→ Exercise text
◇ ◇ ◇

But it needs both qualifiers in order be obviously and unambiguously correct: “Assignment in julia is non-mutating (except for globals and except for closed-over variables; then it’s subtle and depends on the precise definition of the word mutation)”.

One can reasonably argue whether assignment to globals or assignment to closed-over variables should be considered mutation. The very fact that this is a subtle argument about the semantics of the word “mutation” and implementation details is imo enough to warrant that qualification.

This is an extract of previous answers that are probably helpful:

https://m3g.github.io/JuliaNotes.jl/stable/assignment/

In simple terms (which are the ones I can understand): You are always just giving a new label to the same value stored in the position in memory for which x is also a label:*

x = 3
y = x # points to the same value as x, thus y = 3
x = 4 # this simply assigns the x label to a new value, thus not affecting y

That is exactly the same for arrays:

x = [1,2]
y = x
x = [3,4] # x label bound to a new value, y unaffected

The confusion arises with the mutation syntax:

x = [1,2]
y = x
x[1] = 3
y == [3,2] # y was mutated

that is because one must distinguish x[i]= from x= : the x[i] notation is a syntactic sugar to the setindex! function, which does something different (mutates in place) the value in a specific position in memory.

*footnote: It is normal to initially distinguish arrays from scalars in what concerns that behaviour, because for scalars you cannot really distinguish if the new label points to the same position in memory or not than the previous scalar, since the values are the same anyway. Actually, it will be the compiler which will decide if one thing or the other will happen, depending on the context of the code. For arrays the copy and assignment are effectively distinguishable from the user point of view, and two different notations exist for them.

◇ ◇ ◇

→ Dataset extract
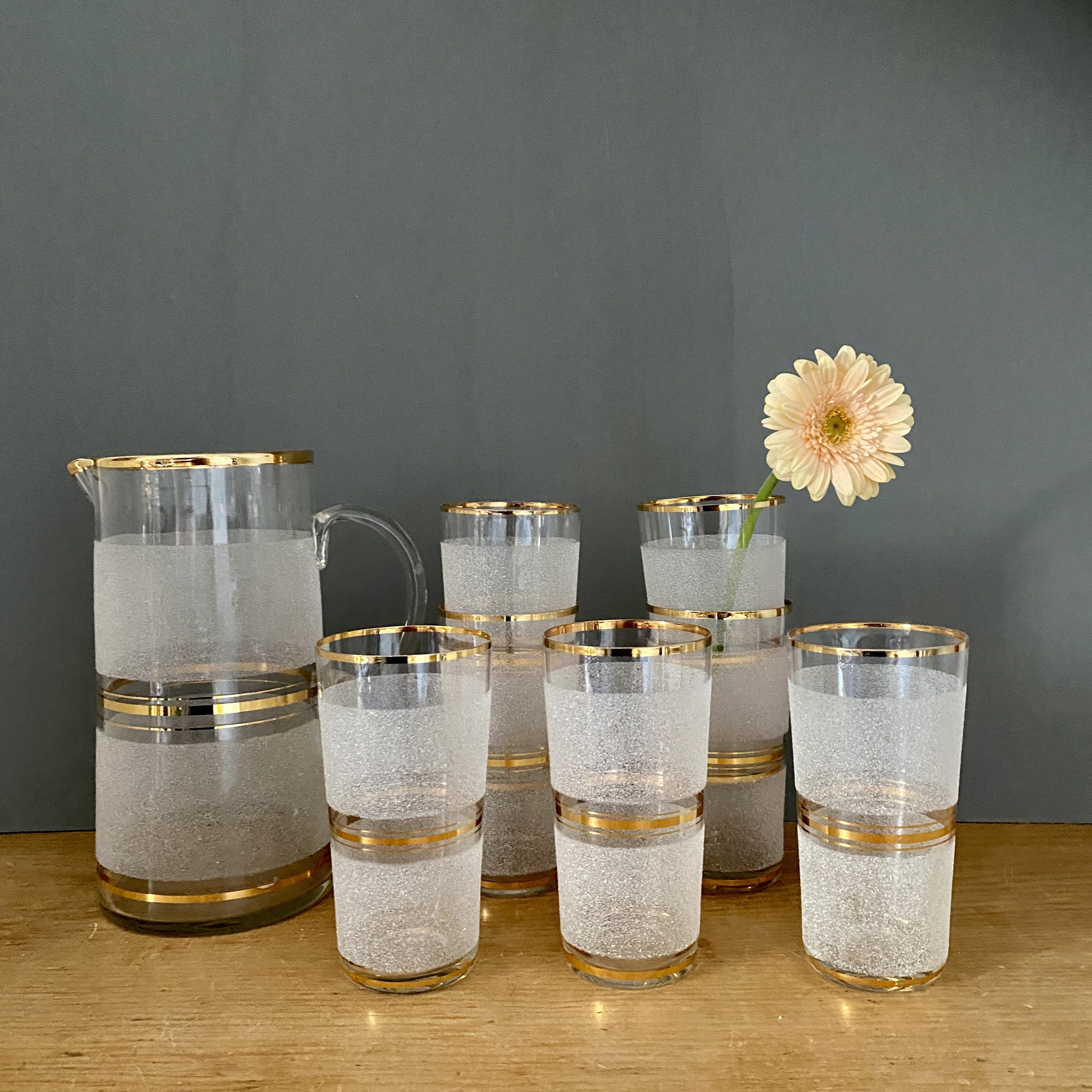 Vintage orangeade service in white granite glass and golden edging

◇ ◇ ◇

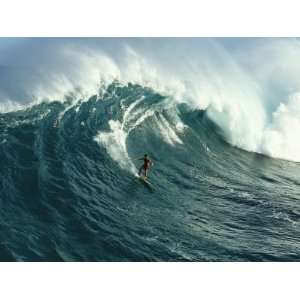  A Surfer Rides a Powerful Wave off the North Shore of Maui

◇ ◇ ◇

→ Requirement A
Summarize the text on assignment in Julia in two sentences.
→ Requirement B
Answer these questions from the text on assignment in Julia, one answer per line and marked like the questions:
(i) For which function is the x[i] notation syntactic sugar?
(ii) In the example that sets x[1] = 3 after y = x, what is y equal to?
(iii) According to the footnote, what decides whether a new label for a scalar points to the same position in memory?

→ Response box A
In Julia, plain assignment such as x = 4 or x = [3,4] only binds the label x to a new value and leaves other labels like y unaffected, for scalars and arrays alike. The confusion comes from the x[i] = notation, which is syntactic sugar for the setindex! function and mutates the value in place, so another label pointing to the same array sees the change.

→ Response box B
(i) The setindex! function.
(ii) [3,2].
(iii) The compiler, depending on the context of the code.